He has her full attention now. Um…Reinette.

They both raise their eyebrows and she can see in the way his right one is cocked that he is not without a sense of irony. She hands him a ten-dollar bill.

I think of apples, he says, as basically masculine.

She leans into the little shelf you sign your credit card receipt on and considers his face. Bananas flash through her mind. He drops coins into her palm and she can feel the warmth of his hand without touching it. Apples are kind of hard, he says, They're a strong fruit. He draws the handles of the bag over her knuckles and his fingers slip over hers. There's that place in Greece—Spartans.

Thanks! Maxine hoists the bag, wiggles it in a half-wave, and says, as she's turning to leave, Cox.

It's hovering around zero. A red pickup rushes past Karen and Maxine and with it a solid slice of snowy water like a sheet of plywood—this mass of brown-grey liquid with slushy bits, water fronds waving and dangling everywhere—levitates jerkily up out of the gutter and slaps Karen and Maxine full on and bodily, almost knocking them over. They're in front of the Pen, almost at the cemetery, on the way home but not close yet. They both cry out with the shock of it, long since soaked but the force and the sheer volume of freezing wetness take them by surprise. Maxine staggers and Karen grabs at her and misses, and they are stumbling and righting themselves and carrying on but there's no fun in it, and the misery of shoving one waterlogged foot in front of the other again and again with the wind clawing into your face is bearable only because it gets you home faster than stopping and walking, only because there's some frigging lunatic beside you doing exactly the same thing. They aren't even talking, that's how bad—too much effort, no story worth it, gasping through slashes of rain, piss-poor day for a run in this town.
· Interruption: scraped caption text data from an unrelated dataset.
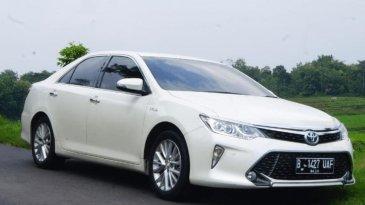 Review Toyota Camry 2.5 Hybrid 2015: Mobil Sedan Mewah Dengan Fitur Mumpuni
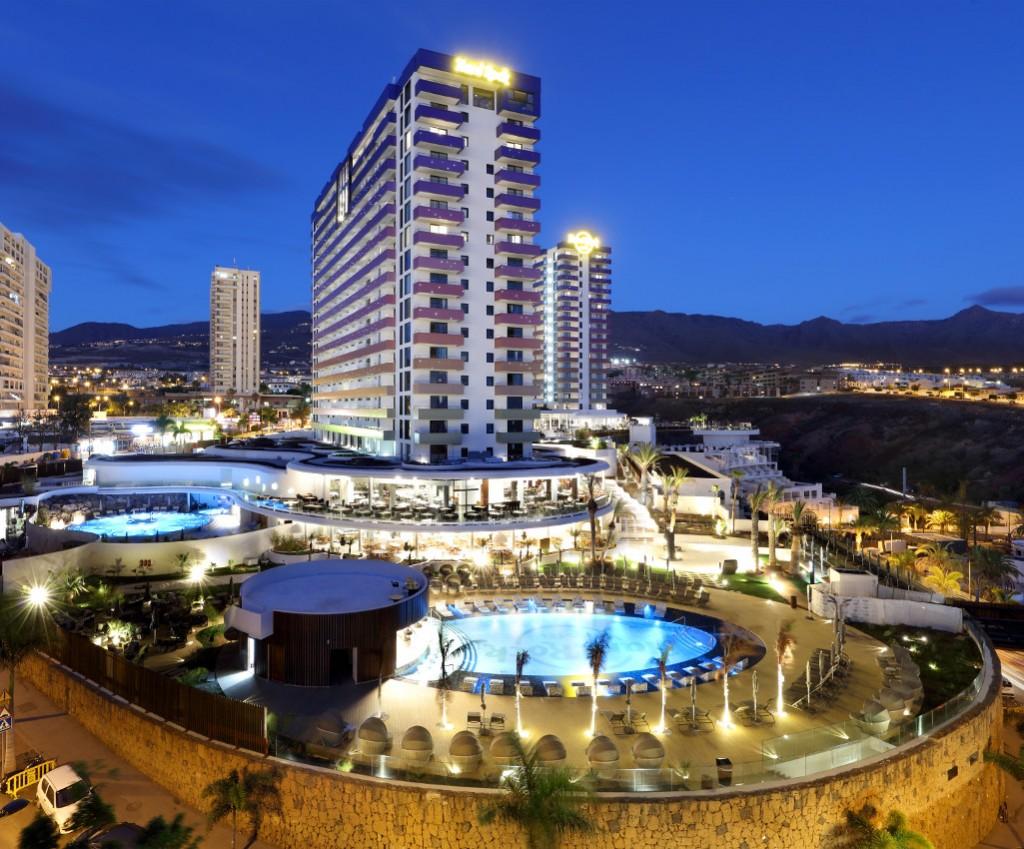 https://ccdn.viasaletravel.com/hotels/0226/1hrhtexterior2.jpg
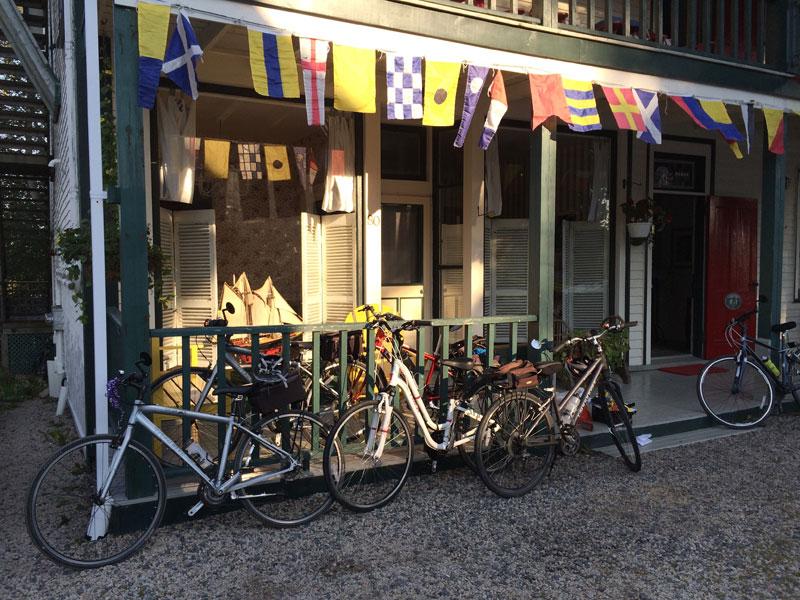 Mecklenburgh Inn (The)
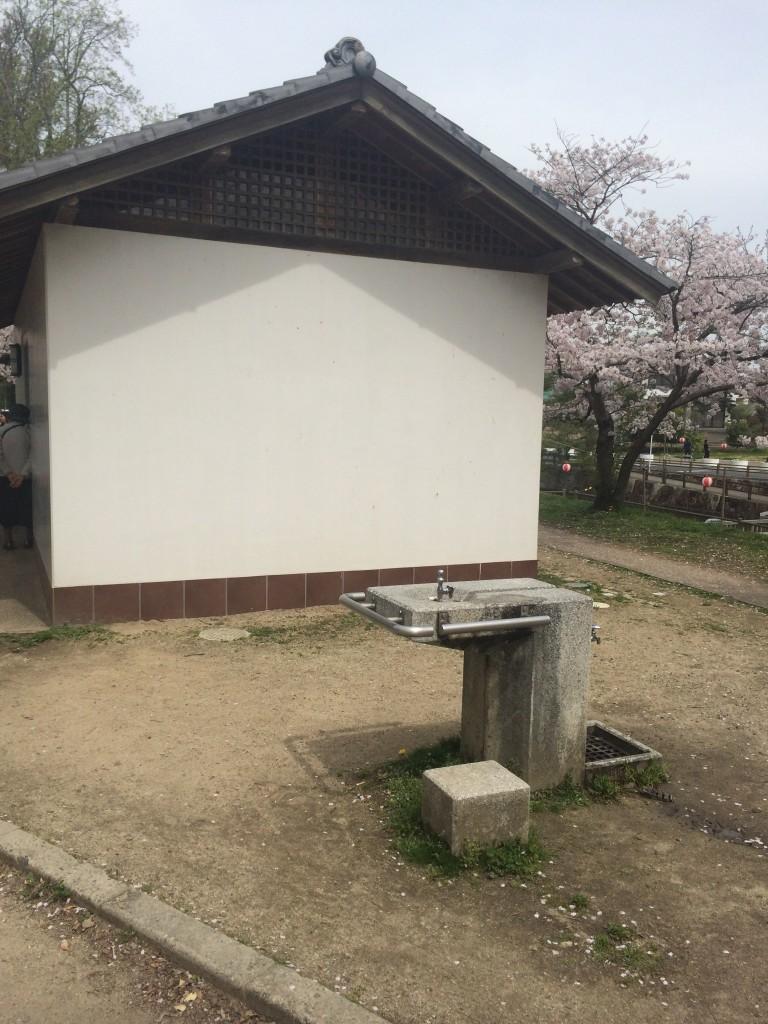 酒津公園にはトイレもあります。男女別。多目的あり。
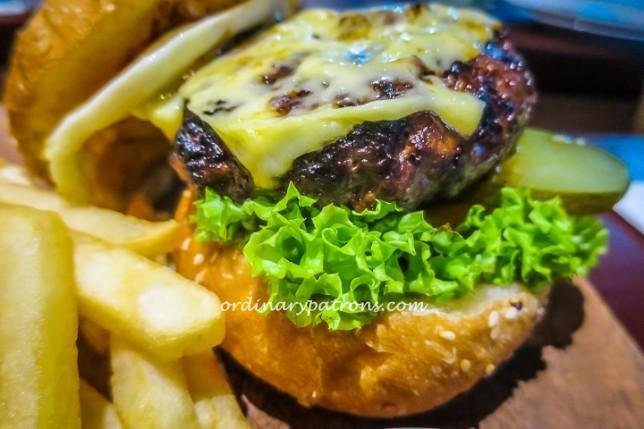 Kontiki - Cheese Burger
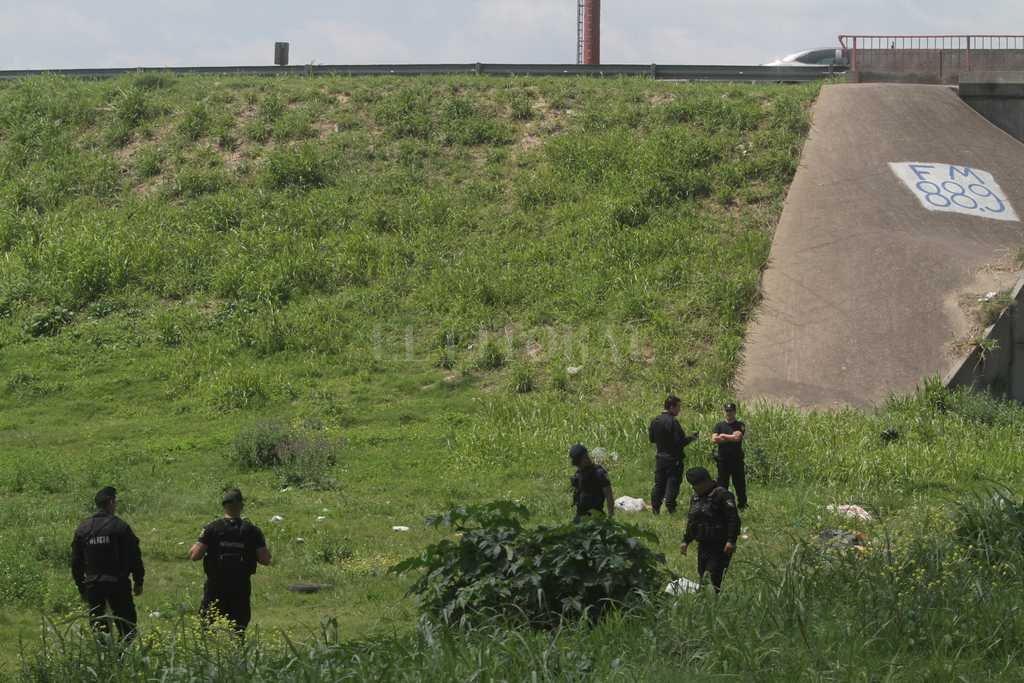 La policía trabajando en la zona donde se encontró a la joven sin vida Crédito: Mauricio Garín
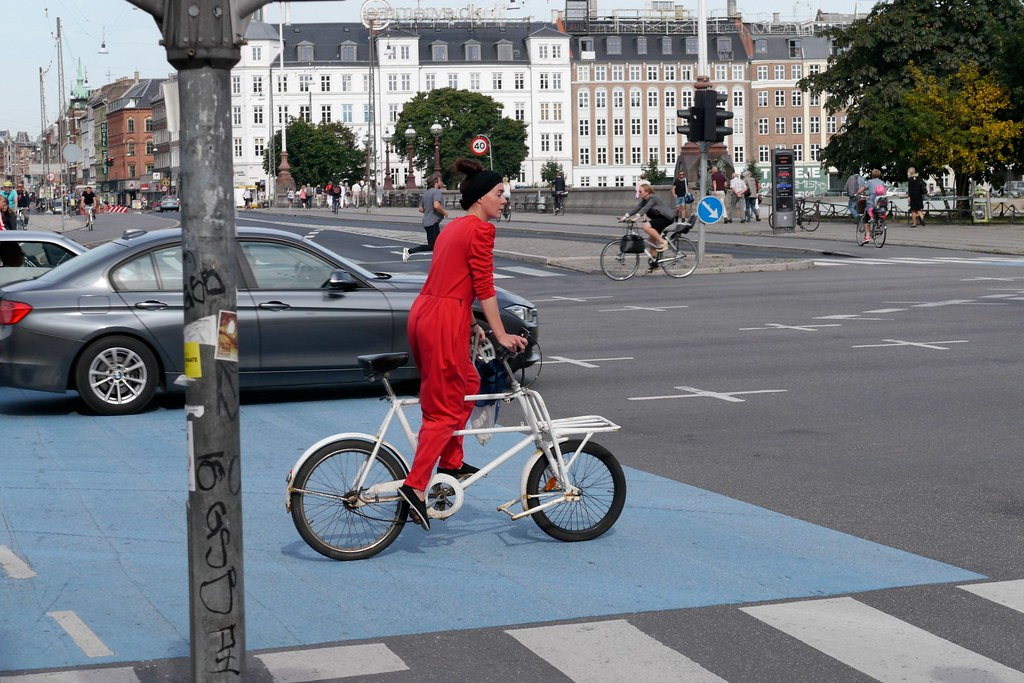 Uitgelezene Fashionable red jumpsuit woman riding a short john cargo b… | Flickr NW-41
At three-twenty-five on Monday, Kyle knocks and lets himself in, and these days Maxine is prepared. Barb almost never drops over now, and the mail slot gifts have long since ceased. Maxine understands that for reasons unknown—and she's not about to inquire—Barb has allowed Kyle to replace her. Yesterday she bought juice and, after a lengthy study of the cookie aisle, animal crackers, and both have been set out on the coffee table. She's finished her typing for a while and printed off some pages to edit.

Cool! says Kyle, seeing the bowl. I remember those from when I was a kid.

Oh. I guess they're kind of young for you.

Nah, they're still pretty good. Thank you. He takes a handful. Can I eat these at the computer?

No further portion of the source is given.